All intermediate representations are defined as JSON to reduce the effort of implementing custom parsers.

Source Message

An IDE sends a source message to the language services upon a change to the source code. The format of the source message is fairly straightforward:

SourceMessage ::= {
  name: String,
  logical_name?: String,
  version: Int,
  language: String,
  content: String
}

Each source message contains a name that uniquely identifies the source-code artifact, a unique ID version that identifies the current version of the source artifact, the language used in the source artifact language, and the content of the source artifact content. The Monto plugin is responsible for using a unique name and a fresh version number in every source message it sends. Optionally, logical_name can be set and refered to by services. For example, in Java the logical_name field is set to the qualified class name.

Example

{
  "name": "myproject/nl/tudelft/hello/Hello.java",
  "logical_name": "nl.tudelft.hello.Hello",
  "version": 3,
  "language": "java",
  "content": "public class Hello {\n String world = ..."
}

Product Message

Services send their result encoded in JSON as product messages back to the broker. Product messages have the following format:

ProductMessage ::= {
  name: String,
  logical_name?: String,
  version: Int,
  product: String,
  content: JSON
}

The name and version field of a product message link it to a specific version of a source-code artifact the product was derived from. The field product describes the sort of product that is contained in this message and the content field contains the actual pay-load of the service.

Example

{
  "name": "myproject/nl/tudelft/hello/Hello.java",
  "logical_name": "nl.tudelft.hello.Hello",
  "version": 3,
  "language": "java",
  "product": "highlighting",
  "content": [
    { "offset": 0, "length": 12,
      "font": { "color": { "red": 3, "green": 101, "blue": 192 } }
    }
  ]
}

Syntax Highlighting

Syntax highlighting selects different fonts for different parts of a source file. Typically, syntax highlighting associates a font (family, color, weight, etc.) with specific syntactic or semantic classes of code elements featured in the edited language. The IDE then displays each code fragments in the selected font.

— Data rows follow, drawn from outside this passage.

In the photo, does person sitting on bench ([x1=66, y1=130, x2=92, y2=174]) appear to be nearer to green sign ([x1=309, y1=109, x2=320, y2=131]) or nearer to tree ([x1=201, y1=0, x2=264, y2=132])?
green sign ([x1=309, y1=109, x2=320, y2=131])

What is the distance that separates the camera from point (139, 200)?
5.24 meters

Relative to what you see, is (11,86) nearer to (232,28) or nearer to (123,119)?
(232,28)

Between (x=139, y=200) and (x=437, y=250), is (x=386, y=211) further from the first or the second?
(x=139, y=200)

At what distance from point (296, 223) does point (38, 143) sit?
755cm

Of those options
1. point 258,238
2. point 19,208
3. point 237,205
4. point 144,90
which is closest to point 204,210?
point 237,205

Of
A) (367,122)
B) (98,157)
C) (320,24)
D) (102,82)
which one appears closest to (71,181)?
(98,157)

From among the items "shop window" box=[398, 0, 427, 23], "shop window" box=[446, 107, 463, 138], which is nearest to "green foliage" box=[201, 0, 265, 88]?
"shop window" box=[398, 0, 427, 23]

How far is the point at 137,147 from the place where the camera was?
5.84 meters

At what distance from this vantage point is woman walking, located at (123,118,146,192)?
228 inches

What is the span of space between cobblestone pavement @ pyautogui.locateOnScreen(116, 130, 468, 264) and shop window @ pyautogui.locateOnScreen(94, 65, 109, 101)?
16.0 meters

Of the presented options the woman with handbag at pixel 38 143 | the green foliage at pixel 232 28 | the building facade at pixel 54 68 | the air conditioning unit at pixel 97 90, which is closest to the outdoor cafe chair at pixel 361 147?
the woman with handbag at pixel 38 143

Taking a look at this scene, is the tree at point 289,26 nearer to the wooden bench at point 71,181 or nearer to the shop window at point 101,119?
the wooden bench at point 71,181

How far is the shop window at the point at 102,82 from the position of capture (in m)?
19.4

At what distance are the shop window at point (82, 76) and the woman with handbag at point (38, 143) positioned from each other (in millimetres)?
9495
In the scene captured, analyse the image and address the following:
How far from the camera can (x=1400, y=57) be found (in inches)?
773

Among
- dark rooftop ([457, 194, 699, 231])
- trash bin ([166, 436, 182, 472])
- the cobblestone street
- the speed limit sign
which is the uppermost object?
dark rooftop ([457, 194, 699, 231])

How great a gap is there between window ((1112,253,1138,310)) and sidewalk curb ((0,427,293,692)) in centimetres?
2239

For Monto IR, we must abstract all language-specific and IDE-specific aspects of syntax highlighting. In particular, Monto IR cannot refer to language-specific classes of code elements. Instead, we opt for a low-level description of syntax highlighting using messages of the following format:

Highlighting ::= Token*

Token ::= { offset: Int, length: Int, font: Font }

Font ::= {
  color?: Color, bgcolor?: Color,
  family?: String, size?: Int,
  style?: String,  variant?: String,
  weight?: String
}

Color ::= { red: Int, green: Int, blue: Int }

Syntax highlighting is described as a sequence of non-overlapping highlighted tokens. Each token is identified by its character offset in the source document and the number of characters it includes. The font used for highlighting through attributes identical to those in CSS.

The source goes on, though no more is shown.